→ **Your instructions**: Reproduce the records that follow in full, excluding any picture they contain.

→ **Stored entries**:

■ ■ ■

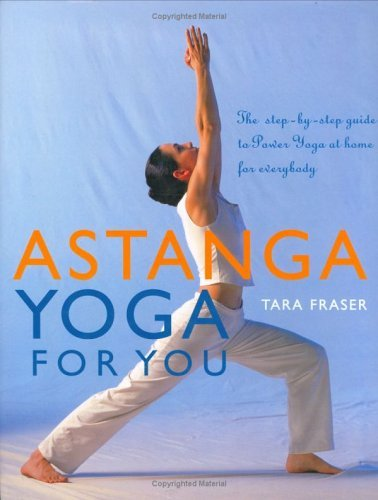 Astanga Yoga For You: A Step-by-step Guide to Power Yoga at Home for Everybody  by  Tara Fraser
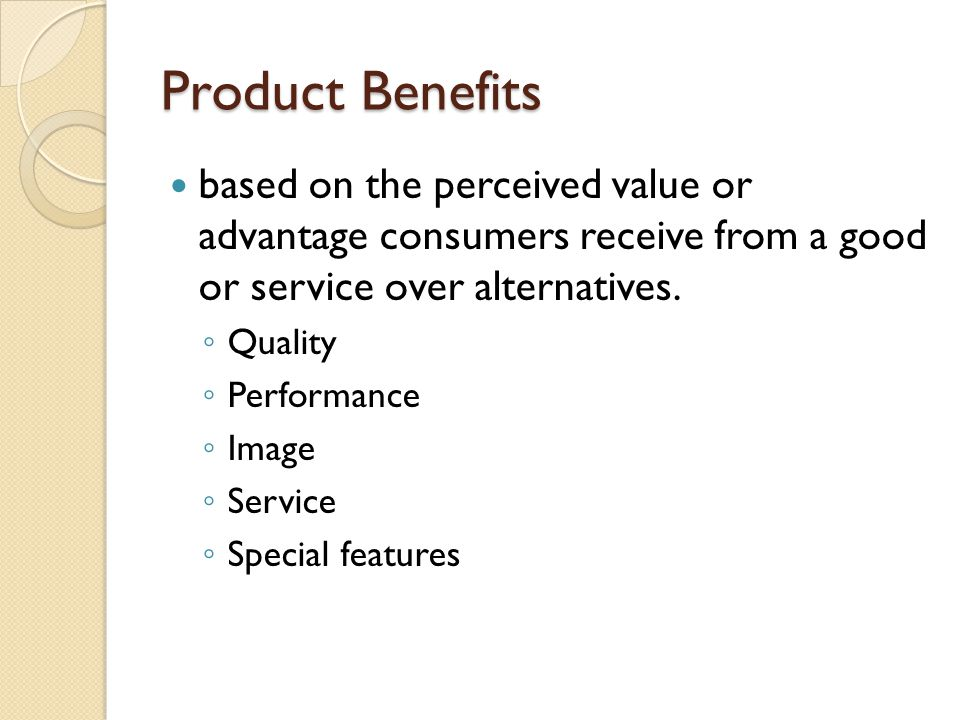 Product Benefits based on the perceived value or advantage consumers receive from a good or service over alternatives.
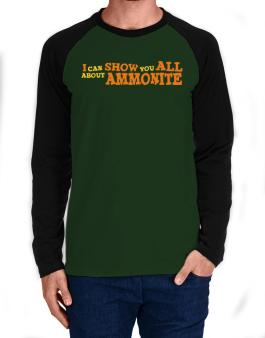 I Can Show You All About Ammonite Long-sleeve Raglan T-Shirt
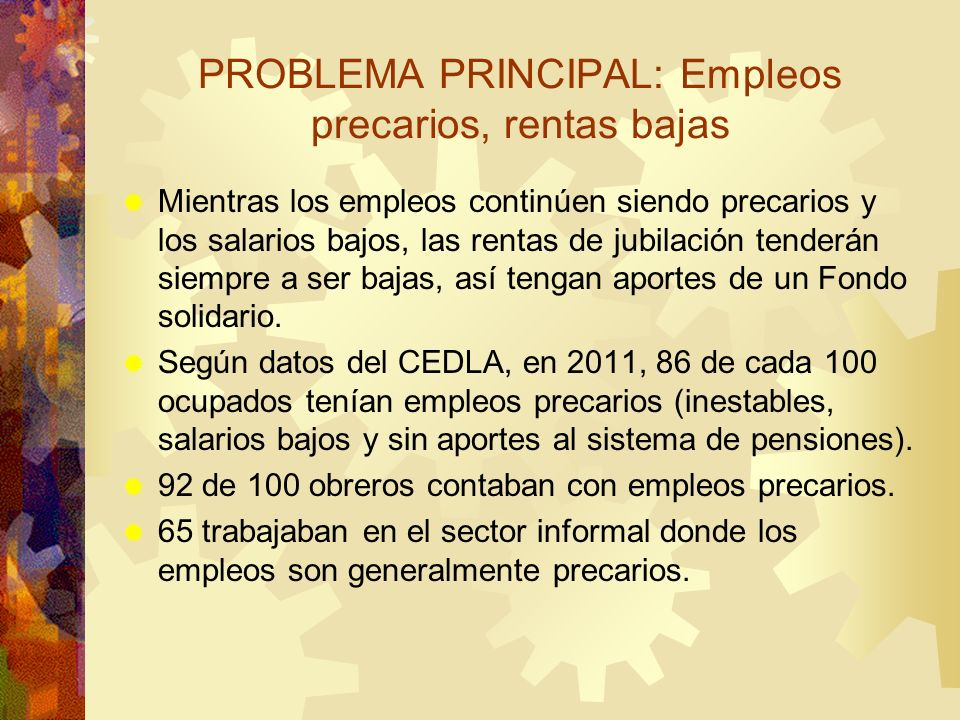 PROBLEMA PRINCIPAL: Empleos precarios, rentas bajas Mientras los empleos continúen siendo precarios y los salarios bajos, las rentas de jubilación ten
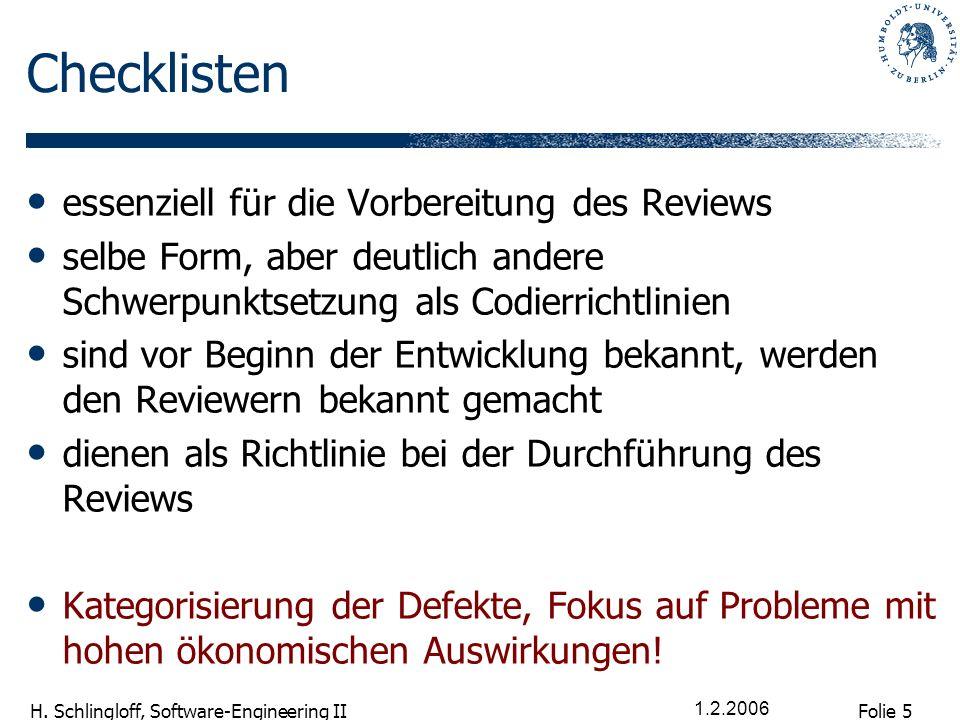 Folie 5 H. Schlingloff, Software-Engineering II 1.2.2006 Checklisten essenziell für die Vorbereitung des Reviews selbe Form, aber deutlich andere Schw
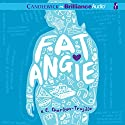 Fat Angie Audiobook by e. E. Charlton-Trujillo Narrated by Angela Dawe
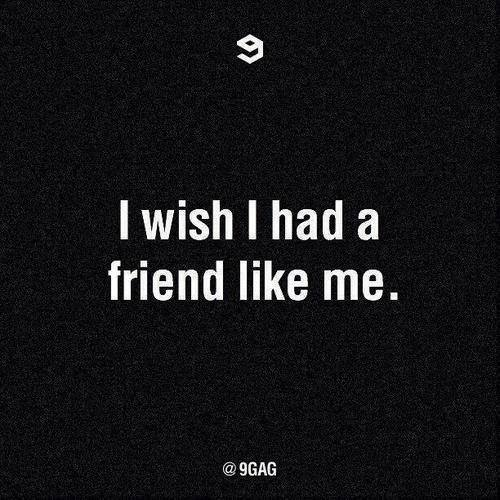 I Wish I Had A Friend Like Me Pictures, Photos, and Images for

■ ■ ■

→ **Completed exercise**:
 Astanga Yoga For You: A Step-by-step Guide to Power Yoga at Home for Everybody  by  Tara Fraser
 Product Benefits based on the perceived value or advantage consumers receive from a good or service over alternatives.
 I Can Show You All About Ammonite Long-sleeve Raglan T-Shirt
 PROBLEMA PRINCIPAL: Empleos precarios, rentas bajas Mientras los empleos continúen siendo precarios y los salarios bajos, las rentas de jubilación ten
 Folie 5 H. Schlingloff, Software-Engineering II 1.2.2006 Checklisten essenziell für die Vorbereitung des Reviews selbe Form, aber deutlich andere Schw
 Fat Angie Audiobook by e. E. Charlton-Trujillo Narrated by Angela Dawe
 I Wish I Had A Friend Like Me Pictures, Photos, and Images for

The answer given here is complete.